Records of scene-based questions
※ ※ ※
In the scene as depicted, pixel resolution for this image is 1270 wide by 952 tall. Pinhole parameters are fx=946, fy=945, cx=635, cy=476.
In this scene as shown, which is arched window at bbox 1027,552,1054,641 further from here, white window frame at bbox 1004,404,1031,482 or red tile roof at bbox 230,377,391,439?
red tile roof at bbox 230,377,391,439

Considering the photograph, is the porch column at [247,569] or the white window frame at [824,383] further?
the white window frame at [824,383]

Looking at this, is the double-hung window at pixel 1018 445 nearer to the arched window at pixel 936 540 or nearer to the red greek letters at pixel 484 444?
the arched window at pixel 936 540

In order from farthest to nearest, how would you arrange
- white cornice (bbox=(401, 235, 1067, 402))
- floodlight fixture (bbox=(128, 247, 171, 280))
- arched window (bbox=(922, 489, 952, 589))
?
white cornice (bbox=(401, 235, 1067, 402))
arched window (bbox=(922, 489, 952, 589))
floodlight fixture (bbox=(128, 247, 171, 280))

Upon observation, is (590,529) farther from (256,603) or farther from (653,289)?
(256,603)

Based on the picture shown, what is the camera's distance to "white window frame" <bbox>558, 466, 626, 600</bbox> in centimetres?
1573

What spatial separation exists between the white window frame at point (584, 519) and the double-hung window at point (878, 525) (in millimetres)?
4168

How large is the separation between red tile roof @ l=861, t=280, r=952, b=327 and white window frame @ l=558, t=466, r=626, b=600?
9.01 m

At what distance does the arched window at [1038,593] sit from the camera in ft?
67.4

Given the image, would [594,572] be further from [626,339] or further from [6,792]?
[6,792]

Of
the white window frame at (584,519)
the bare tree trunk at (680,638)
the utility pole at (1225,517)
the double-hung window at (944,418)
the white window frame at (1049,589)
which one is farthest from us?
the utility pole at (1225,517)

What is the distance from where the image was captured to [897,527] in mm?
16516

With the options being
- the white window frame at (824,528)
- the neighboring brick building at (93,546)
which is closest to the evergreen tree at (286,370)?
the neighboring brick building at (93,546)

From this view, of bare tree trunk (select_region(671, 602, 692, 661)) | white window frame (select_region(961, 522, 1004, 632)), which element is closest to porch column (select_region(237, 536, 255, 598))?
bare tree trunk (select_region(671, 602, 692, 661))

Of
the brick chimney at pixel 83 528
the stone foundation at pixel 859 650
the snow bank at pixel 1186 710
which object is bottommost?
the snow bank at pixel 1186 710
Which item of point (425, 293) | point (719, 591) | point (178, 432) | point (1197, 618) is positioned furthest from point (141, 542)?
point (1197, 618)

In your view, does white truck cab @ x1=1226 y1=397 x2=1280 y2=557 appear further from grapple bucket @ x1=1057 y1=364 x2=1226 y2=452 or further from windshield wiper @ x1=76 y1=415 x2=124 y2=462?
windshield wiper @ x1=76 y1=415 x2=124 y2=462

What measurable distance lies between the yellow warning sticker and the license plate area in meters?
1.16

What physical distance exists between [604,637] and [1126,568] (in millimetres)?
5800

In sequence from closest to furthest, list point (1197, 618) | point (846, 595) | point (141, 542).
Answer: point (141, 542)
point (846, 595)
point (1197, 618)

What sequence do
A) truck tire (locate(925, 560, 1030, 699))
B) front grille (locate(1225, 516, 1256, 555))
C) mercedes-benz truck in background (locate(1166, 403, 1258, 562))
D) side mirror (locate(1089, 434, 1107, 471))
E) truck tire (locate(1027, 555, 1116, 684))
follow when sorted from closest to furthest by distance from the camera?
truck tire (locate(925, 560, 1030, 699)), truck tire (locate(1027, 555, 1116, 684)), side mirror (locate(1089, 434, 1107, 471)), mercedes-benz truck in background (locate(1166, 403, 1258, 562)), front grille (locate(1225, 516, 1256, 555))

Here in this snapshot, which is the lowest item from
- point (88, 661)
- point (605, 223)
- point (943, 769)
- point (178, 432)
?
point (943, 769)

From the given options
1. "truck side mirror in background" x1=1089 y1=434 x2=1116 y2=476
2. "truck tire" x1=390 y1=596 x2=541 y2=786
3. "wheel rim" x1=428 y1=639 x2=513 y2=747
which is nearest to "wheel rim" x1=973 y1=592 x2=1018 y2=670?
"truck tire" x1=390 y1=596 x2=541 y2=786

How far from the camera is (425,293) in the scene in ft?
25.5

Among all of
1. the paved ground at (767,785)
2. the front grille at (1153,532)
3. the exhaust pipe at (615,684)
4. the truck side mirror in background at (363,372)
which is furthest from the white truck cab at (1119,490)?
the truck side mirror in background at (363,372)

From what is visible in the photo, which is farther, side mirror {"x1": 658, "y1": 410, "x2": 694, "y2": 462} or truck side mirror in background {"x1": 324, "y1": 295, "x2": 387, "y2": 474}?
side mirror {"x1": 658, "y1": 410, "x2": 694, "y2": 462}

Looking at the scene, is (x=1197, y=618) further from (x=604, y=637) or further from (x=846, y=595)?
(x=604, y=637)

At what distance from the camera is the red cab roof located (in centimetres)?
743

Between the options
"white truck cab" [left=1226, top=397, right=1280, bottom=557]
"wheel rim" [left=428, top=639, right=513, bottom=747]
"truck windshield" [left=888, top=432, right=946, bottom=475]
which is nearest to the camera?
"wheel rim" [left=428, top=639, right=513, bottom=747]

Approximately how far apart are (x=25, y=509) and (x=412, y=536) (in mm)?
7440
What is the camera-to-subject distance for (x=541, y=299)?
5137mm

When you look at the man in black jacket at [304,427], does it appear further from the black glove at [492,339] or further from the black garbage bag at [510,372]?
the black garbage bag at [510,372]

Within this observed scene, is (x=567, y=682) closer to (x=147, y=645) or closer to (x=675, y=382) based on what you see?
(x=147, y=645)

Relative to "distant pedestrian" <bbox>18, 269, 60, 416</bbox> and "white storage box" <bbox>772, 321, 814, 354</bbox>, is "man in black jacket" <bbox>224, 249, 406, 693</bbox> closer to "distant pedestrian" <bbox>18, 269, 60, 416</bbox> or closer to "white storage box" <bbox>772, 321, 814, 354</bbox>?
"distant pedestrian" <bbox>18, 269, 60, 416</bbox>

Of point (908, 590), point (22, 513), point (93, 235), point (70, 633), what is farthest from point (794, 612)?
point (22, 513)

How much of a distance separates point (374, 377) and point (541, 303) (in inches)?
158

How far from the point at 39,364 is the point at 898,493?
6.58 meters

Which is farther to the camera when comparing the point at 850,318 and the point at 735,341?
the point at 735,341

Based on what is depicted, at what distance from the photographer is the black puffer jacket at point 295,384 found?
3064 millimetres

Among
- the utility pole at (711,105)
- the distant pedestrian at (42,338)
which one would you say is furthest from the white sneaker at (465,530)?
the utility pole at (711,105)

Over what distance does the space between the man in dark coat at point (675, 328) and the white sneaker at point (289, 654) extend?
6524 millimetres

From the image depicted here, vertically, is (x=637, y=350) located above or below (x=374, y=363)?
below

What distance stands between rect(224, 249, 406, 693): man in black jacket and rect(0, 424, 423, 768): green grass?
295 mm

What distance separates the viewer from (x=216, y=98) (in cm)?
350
※ ※ ※
**EXERCISE TASK**
Exactly as they are written, print the entries again.

**TASK RESPONSE**
In the scene as depicted, pixel resolution for this image is 1270 wide by 952 tall. Pinhole parameters are fx=946, fy=945, cx=635, cy=476.
In this scene as shown, which is arched window at bbox 1027,552,1054,641 further from here, white window frame at bbox 1004,404,1031,482 or red tile roof at bbox 230,377,391,439?
red tile roof at bbox 230,377,391,439

Considering the photograph, is the porch column at [247,569] or the white window frame at [824,383] further?
the white window frame at [824,383]

Looking at this, is the double-hung window at pixel 1018 445 nearer to the arched window at pixel 936 540 or nearer to the red greek letters at pixel 484 444?
the arched window at pixel 936 540

In order from farthest to nearest, how would you arrange
- white cornice (bbox=(401, 235, 1067, 402))
- floodlight fixture (bbox=(128, 247, 171, 280))
- arched window (bbox=(922, 489, 952, 589))
?
white cornice (bbox=(401, 235, 1067, 402))
arched window (bbox=(922, 489, 952, 589))
floodlight fixture (bbox=(128, 247, 171, 280))

Upon observation, is (590,529) farther from (256,603) or farther from (653,289)?
(256,603)

Based on the picture shown, what is the camera's distance to "white window frame" <bbox>558, 466, 626, 600</bbox> in centimetres?
1573

What spatial separation exists between the white window frame at point (584, 519) and the double-hung window at point (878, 525) (in millimetres)?
4168

How large is the separation between red tile roof @ l=861, t=280, r=952, b=327 and white window frame @ l=558, t=466, r=626, b=600?
9.01 m

At what distance does the arched window at [1038,593] sit from the camera in ft?
67.4

Given the image, would [594,572] be further from [626,339] or further from [6,792]?
[6,792]

Of
the white window frame at (584,519)
the bare tree trunk at (680,638)
the utility pole at (1225,517)
the double-hung window at (944,418)
the white window frame at (1049,589)
which one is farthest from us?
the utility pole at (1225,517)

What is the distance from where the image was captured to [897,527] in mm?
16516

With the options being
- the white window frame at (824,528)
- the neighboring brick building at (93,546)
which is closest to the evergreen tree at (286,370)?
the neighboring brick building at (93,546)

From this view, of bare tree trunk (select_region(671, 602, 692, 661)) | white window frame (select_region(961, 522, 1004, 632)), which element is closest to porch column (select_region(237, 536, 255, 598))?
bare tree trunk (select_region(671, 602, 692, 661))

Of
the brick chimney at pixel 83 528
the stone foundation at pixel 859 650
the snow bank at pixel 1186 710
which object is bottommost?
the snow bank at pixel 1186 710
Which item of point (425, 293) | point (719, 591) | point (178, 432) | point (1197, 618) is positioned furthest from point (141, 542)?
point (1197, 618)

In your view, does white truck cab @ x1=1226 y1=397 x2=1280 y2=557 appear further from grapple bucket @ x1=1057 y1=364 x2=1226 y2=452 or further from windshield wiper @ x1=76 y1=415 x2=124 y2=462?
windshield wiper @ x1=76 y1=415 x2=124 y2=462

What measurable distance lies between the yellow warning sticker and the license plate area in meters?
1.16

What physical distance exists between [604,637] and [1126,568] (in millimetres)?
5800

In sequence from closest to furthest, list point (1197, 618) | point (846, 595) | point (141, 542).
Answer: point (141, 542)
point (846, 595)
point (1197, 618)

What sequence do
A) truck tire (locate(925, 560, 1030, 699))
B) front grille (locate(1225, 516, 1256, 555))
C) mercedes-benz truck in background (locate(1166, 403, 1258, 562))
D) side mirror (locate(1089, 434, 1107, 471))
E) truck tire (locate(1027, 555, 1116, 684))
follow when sorted from closest to furthest by distance from the camera?
truck tire (locate(925, 560, 1030, 699)), truck tire (locate(1027, 555, 1116, 684)), side mirror (locate(1089, 434, 1107, 471)), mercedes-benz truck in background (locate(1166, 403, 1258, 562)), front grille (locate(1225, 516, 1256, 555))

Here in this snapshot, which is the lowest item from
- point (88, 661)
- point (605, 223)
- point (943, 769)
- point (178, 432)
?
point (943, 769)

From the given options
1. "truck side mirror in background" x1=1089 y1=434 x2=1116 y2=476
2. "truck tire" x1=390 y1=596 x2=541 y2=786
3. "wheel rim" x1=428 y1=639 x2=513 y2=747
which is nearest to "wheel rim" x1=973 y1=592 x2=1018 y2=670?
"truck tire" x1=390 y1=596 x2=541 y2=786

How far from the camera is (425,293) in the scene in ft?
25.5

Among all of
1. the paved ground at (767,785)
2. the front grille at (1153,532)
3. the exhaust pipe at (615,684)
4. the truck side mirror in background at (363,372)
which is furthest from the white truck cab at (1119,490)?
the truck side mirror in background at (363,372)

From what is visible in the photo, which is farther, side mirror {"x1": 658, "y1": 410, "x2": 694, "y2": 462} or truck side mirror in background {"x1": 324, "y1": 295, "x2": 387, "y2": 474}?
side mirror {"x1": 658, "y1": 410, "x2": 694, "y2": 462}

Looking at the scene, is (x=1197, y=618) further from (x=604, y=637) or further from (x=846, y=595)?
(x=604, y=637)

At what distance from the camera is the red cab roof located (in centimetres)?
743

Between the options
"white truck cab" [left=1226, top=397, right=1280, bottom=557]
"wheel rim" [left=428, top=639, right=513, bottom=747]
"truck windshield" [left=888, top=432, right=946, bottom=475]
which is nearest to the camera?
"wheel rim" [left=428, top=639, right=513, bottom=747]

Approximately how far apart are (x=25, y=509) and (x=412, y=536) (in mm)?
7440
What is the camera-to-subject distance for (x=541, y=299)?
5137mm

When you look at the man in black jacket at [304,427], does it appear further from the black glove at [492,339] or further from the black garbage bag at [510,372]?
the black garbage bag at [510,372]

Within this observed scene, is (x=567, y=682) closer to (x=147, y=645) or closer to (x=675, y=382) based on what you see?
(x=147, y=645)

Relative to "distant pedestrian" <bbox>18, 269, 60, 416</bbox> and "white storage box" <bbox>772, 321, 814, 354</bbox>, is "man in black jacket" <bbox>224, 249, 406, 693</bbox> closer to "distant pedestrian" <bbox>18, 269, 60, 416</bbox> or closer to "white storage box" <bbox>772, 321, 814, 354</bbox>?
"distant pedestrian" <bbox>18, 269, 60, 416</bbox>

Of point (908, 590), point (22, 513), point (93, 235), point (70, 633), what is farthest from point (794, 612)?
point (22, 513)

How much of a distance separates point (374, 377) and point (541, 303) (in inches)?
158

How far from the point at 39,364 is the point at 898,493?
6.58 meters

Which is farther to the camera when comparing the point at 850,318 and the point at 735,341?
the point at 735,341

Based on what is depicted, at what distance from the photographer is the black puffer jacket at point 295,384 found?
3064 millimetres

Among
- the utility pole at (711,105)
- the distant pedestrian at (42,338)
which one would you say is furthest from the white sneaker at (465,530)?
the utility pole at (711,105)

Over what distance does the space between the man in dark coat at point (675, 328) and the white sneaker at point (289, 654) extend?
6524 millimetres

From the image depicted here, vertically, is (x=637, y=350) located above or below (x=374, y=363)?
below

What distance stands between rect(224, 249, 406, 693): man in black jacket and rect(0, 424, 423, 768): green grass?
295 mm

What distance separates the viewer from (x=216, y=98) (in cm)?
350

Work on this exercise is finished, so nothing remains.